══ Data records ══
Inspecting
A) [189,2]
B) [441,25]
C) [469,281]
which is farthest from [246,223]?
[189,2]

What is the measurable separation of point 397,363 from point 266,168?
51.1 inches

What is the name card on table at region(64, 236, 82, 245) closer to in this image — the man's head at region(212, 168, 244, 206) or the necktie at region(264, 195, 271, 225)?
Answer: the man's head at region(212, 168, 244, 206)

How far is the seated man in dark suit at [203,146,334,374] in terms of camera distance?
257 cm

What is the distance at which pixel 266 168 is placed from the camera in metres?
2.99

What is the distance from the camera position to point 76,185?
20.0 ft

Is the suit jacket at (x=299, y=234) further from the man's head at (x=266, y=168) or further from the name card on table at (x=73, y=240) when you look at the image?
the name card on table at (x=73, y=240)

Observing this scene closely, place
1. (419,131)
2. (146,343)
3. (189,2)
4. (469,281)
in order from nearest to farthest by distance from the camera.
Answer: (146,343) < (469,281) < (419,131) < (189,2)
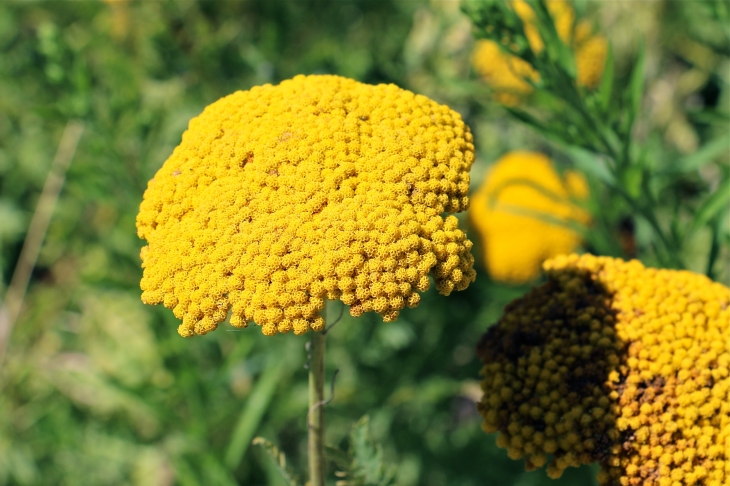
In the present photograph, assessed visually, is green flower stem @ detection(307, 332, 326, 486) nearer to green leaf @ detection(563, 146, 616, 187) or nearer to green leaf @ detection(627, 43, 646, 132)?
green leaf @ detection(563, 146, 616, 187)

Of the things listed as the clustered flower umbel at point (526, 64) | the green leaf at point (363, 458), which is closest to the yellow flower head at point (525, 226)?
the clustered flower umbel at point (526, 64)

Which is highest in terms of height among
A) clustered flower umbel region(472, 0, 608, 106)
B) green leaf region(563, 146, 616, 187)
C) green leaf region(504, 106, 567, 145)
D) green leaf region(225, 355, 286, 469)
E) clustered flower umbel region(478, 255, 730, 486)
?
clustered flower umbel region(472, 0, 608, 106)

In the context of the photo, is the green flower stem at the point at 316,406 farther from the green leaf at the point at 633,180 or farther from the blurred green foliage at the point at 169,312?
the green leaf at the point at 633,180

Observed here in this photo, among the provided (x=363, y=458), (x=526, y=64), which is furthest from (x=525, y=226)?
(x=363, y=458)

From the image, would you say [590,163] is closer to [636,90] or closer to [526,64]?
[636,90]

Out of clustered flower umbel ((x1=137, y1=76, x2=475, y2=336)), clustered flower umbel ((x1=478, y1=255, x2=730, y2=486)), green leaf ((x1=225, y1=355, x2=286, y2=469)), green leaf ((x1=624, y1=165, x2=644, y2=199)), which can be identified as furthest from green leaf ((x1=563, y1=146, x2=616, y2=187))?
green leaf ((x1=225, y1=355, x2=286, y2=469))

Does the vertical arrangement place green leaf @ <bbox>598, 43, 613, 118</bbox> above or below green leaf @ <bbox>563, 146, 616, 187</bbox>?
above

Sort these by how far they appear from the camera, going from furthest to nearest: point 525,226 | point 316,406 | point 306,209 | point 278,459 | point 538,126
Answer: point 525,226, point 538,126, point 278,459, point 316,406, point 306,209

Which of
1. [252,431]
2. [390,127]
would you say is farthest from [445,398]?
[390,127]
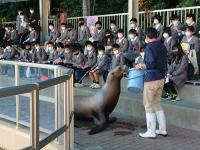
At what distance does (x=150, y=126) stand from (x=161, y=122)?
21 centimetres

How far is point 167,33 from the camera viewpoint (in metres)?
11.6

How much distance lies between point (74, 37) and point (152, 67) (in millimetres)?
8004

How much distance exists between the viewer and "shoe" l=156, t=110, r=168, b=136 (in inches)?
324

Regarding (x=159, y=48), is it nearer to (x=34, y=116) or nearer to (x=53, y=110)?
(x=53, y=110)

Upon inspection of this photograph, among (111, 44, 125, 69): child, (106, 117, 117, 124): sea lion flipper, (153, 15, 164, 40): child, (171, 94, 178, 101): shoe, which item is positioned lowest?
(106, 117, 117, 124): sea lion flipper

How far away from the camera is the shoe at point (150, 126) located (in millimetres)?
8180

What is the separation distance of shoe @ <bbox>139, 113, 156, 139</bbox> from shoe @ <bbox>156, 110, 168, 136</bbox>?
90mm

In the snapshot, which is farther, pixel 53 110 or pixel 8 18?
pixel 8 18

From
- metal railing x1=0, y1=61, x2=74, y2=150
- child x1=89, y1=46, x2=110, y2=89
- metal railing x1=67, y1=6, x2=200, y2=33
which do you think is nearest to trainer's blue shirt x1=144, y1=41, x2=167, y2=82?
metal railing x1=0, y1=61, x2=74, y2=150

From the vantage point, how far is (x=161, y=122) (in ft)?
27.2

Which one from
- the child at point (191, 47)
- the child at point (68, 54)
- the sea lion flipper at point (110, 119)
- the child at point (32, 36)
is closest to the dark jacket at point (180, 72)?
the child at point (191, 47)

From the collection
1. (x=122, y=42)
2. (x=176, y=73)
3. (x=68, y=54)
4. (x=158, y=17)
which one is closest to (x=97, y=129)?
(x=176, y=73)

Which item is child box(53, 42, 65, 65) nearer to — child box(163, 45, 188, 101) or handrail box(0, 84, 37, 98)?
child box(163, 45, 188, 101)

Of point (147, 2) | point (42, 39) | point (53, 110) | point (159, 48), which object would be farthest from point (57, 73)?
point (147, 2)
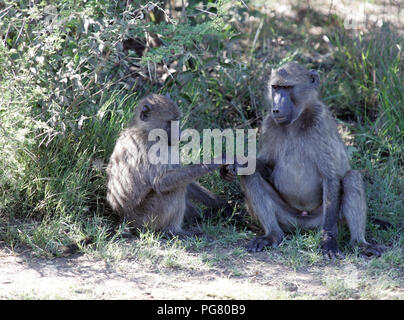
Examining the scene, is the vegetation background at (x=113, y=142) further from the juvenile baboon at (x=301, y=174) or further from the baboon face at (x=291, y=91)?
the baboon face at (x=291, y=91)

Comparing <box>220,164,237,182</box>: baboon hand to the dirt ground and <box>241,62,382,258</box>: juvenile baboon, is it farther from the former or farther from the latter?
the dirt ground

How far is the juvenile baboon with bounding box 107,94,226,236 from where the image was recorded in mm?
4738

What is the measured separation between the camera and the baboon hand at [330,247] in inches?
178

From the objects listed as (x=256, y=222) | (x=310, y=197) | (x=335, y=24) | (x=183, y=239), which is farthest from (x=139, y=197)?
(x=335, y=24)

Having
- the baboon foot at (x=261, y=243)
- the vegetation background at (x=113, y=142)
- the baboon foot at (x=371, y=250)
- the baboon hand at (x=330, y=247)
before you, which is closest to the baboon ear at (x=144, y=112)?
the vegetation background at (x=113, y=142)

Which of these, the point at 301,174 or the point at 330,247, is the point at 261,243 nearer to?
the point at 330,247

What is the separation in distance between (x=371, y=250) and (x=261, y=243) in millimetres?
783

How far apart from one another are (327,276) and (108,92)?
8.40 feet

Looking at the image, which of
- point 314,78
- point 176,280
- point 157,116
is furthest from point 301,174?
point 176,280

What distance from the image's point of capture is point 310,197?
499cm

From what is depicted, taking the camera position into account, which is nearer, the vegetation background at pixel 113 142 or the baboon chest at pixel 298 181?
the vegetation background at pixel 113 142

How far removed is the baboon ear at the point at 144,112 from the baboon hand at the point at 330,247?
157cm

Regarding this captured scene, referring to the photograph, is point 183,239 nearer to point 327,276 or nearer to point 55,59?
═══
### Task details
Take the listing above and restate it word for word, without its pictures.

### Result of the exercise
Inspecting
A) [189,2]
B) [441,25]
C) [469,281]
which is farthest from [246,223]?
[189,2]

What is the measurable separation of point 397,363 from point 266,168?
51.1 inches

What is the name card on table at region(64, 236, 82, 245) closer to in this image — the man's head at region(212, 168, 244, 206) or the necktie at region(264, 195, 271, 225)?
Answer: the man's head at region(212, 168, 244, 206)

How far is the seated man in dark suit at [203,146,334,374] in terms of camera distance?
257 cm

What is the distance at which pixel 266 168 is placed from the camera in metres?
2.99

What is the distance from the camera position to point 76,185?
20.0 ft

Is the suit jacket at (x=299, y=234) further from the man's head at (x=266, y=168) or further from the name card on table at (x=73, y=240) when you look at the image?
the name card on table at (x=73, y=240)

Observing this scene closely, place
1. (419,131)
2. (146,343)
3. (189,2)
4. (469,281)
in order from nearest to farthest by distance from the camera.
Answer: (146,343) < (469,281) < (419,131) < (189,2)
In the present photograph, assessed visually, is green flower stem @ detection(307, 332, 326, 486) nearer to green leaf @ detection(563, 146, 616, 187) or nearer to green leaf @ detection(627, 43, 646, 132)?
green leaf @ detection(563, 146, 616, 187)

Of the things listed as the clustered flower umbel at point (526, 64) | the green leaf at point (363, 458), which is closest to the yellow flower head at point (525, 226)?
the clustered flower umbel at point (526, 64)

Which is highest in terms of height among
A) clustered flower umbel region(472, 0, 608, 106)
B) green leaf region(563, 146, 616, 187)
C) green leaf region(504, 106, 567, 145)
D) green leaf region(225, 355, 286, 469)
E) clustered flower umbel region(478, 255, 730, 486)
?
clustered flower umbel region(472, 0, 608, 106)

In the context of the photo, is the green flower stem at the point at 316,406 farther from the green leaf at the point at 633,180 or farther from the blurred green foliage at the point at 169,312?
the green leaf at the point at 633,180

Observed here in this photo, among the provided (x=363, y=458), (x=526, y=64), which is furthest from (x=525, y=226)?
(x=363, y=458)

From the image, would you say [590,163] is closer to [636,90] or closer to [526,64]?
[636,90]

Out of clustered flower umbel ((x1=137, y1=76, x2=475, y2=336)), clustered flower umbel ((x1=478, y1=255, x2=730, y2=486)), green leaf ((x1=225, y1=355, x2=286, y2=469)), green leaf ((x1=624, y1=165, x2=644, y2=199)), which can be identified as furthest from green leaf ((x1=563, y1=146, x2=616, y2=187))?
green leaf ((x1=225, y1=355, x2=286, y2=469))

Does the vertical arrangement place green leaf @ <bbox>598, 43, 613, 118</bbox> above or below green leaf @ <bbox>563, 146, 616, 187</bbox>?
above

Sort these by how far they appear from the camera, going from furthest to nearest: point 525,226 | point 316,406 | point 306,209 | point 278,459 | point 538,126
Answer: point 525,226, point 538,126, point 278,459, point 316,406, point 306,209

Which of
1. [252,431]
2. [390,127]
would you say is farthest from [445,398]?
[390,127]
At what distance does (x=150, y=126) stand from (x=161, y=122)?
21 centimetres

How far is point 167,33 from the camera viewpoint (in metres)?
11.6

How much distance lies between point (74, 37) and point (152, 67) (in millimetres)?
8004

How much distance exists between the viewer and "shoe" l=156, t=110, r=168, b=136 (in inches)?
324

Regarding (x=159, y=48), is it nearer to (x=34, y=116) or nearer to (x=53, y=110)?
(x=53, y=110)

Upon inspection of this photograph, among (111, 44, 125, 69): child, (106, 117, 117, 124): sea lion flipper, (153, 15, 164, 40): child, (171, 94, 178, 101): shoe, which item is positioned lowest?
(106, 117, 117, 124): sea lion flipper

How far away from the camera is the shoe at point (150, 126) located (in millimetres)?
8180

What is the separation distance of shoe @ <bbox>139, 113, 156, 139</bbox> from shoe @ <bbox>156, 110, 168, 136</bbox>?
90mm

In the snapshot, which is farther, pixel 53 110 or pixel 8 18?
pixel 8 18

From
- metal railing x1=0, y1=61, x2=74, y2=150
- child x1=89, y1=46, x2=110, y2=89
- metal railing x1=67, y1=6, x2=200, y2=33
which do you think is nearest to trainer's blue shirt x1=144, y1=41, x2=167, y2=82?
metal railing x1=0, y1=61, x2=74, y2=150

From the vantage point, how far is (x=161, y=122) (in ft)?
27.2

Which one from
- the child at point (191, 47)
- the child at point (68, 54)
- the sea lion flipper at point (110, 119)
- the child at point (32, 36)
is closest to the dark jacket at point (180, 72)?
the child at point (191, 47)

From the collection
1. (x=122, y=42)
2. (x=176, y=73)
3. (x=68, y=54)
4. (x=158, y=17)
which one is closest to (x=97, y=129)?
(x=176, y=73)

Which item is child box(53, 42, 65, 65) nearer to — child box(163, 45, 188, 101) or handrail box(0, 84, 37, 98)?
child box(163, 45, 188, 101)

Of point (147, 2) | point (42, 39) | point (53, 110) | point (159, 48), which object would be farthest from point (57, 73)?
point (147, 2)
Examining the scene, is the vegetation background at (x=113, y=142) further from the juvenile baboon at (x=301, y=174) or further from the baboon face at (x=291, y=91)?
the baboon face at (x=291, y=91)

Comparing <box>220,164,237,182</box>: baboon hand to the dirt ground and <box>241,62,382,258</box>: juvenile baboon, is it farther from the former or farther from the latter?
the dirt ground

How far is the juvenile baboon with bounding box 107,94,226,236 from where the image was recorded in mm?
4738

What is the measured separation between the camera and the baboon hand at [330,247] in inches?
178

From the objects listed as (x=256, y=222) | (x=310, y=197) | (x=335, y=24) | (x=183, y=239), which is farthest from (x=139, y=197)?
(x=335, y=24)

Having
- the baboon foot at (x=261, y=243)
- the vegetation background at (x=113, y=142)
- the baboon foot at (x=371, y=250)
- the baboon hand at (x=330, y=247)
before you, which is closest to the baboon ear at (x=144, y=112)?
the vegetation background at (x=113, y=142)

Which of these, the point at 301,174 or the point at 330,247, is the point at 261,243 nearer to?
the point at 330,247

What is the separation in distance between (x=371, y=250) and (x=261, y=243) in millimetres?
783

How far apart from one another are (327,276) and (108,92)?
8.40 feet

Looking at the image, which of
- point 314,78
- point 176,280
- point 157,116
is furthest from point 301,174?
point 176,280

What distance from the image's point of capture is point 310,197?
499cm

From what is depicted, taking the camera position into account, which is nearer, the vegetation background at pixel 113 142 or the baboon chest at pixel 298 181?
the vegetation background at pixel 113 142

How far removed is the baboon ear at the point at 144,112 from the baboon hand at the point at 330,247?
157cm

Regarding this captured scene, referring to the photograph, is point 183,239 nearer to point 327,276 or nearer to point 55,59?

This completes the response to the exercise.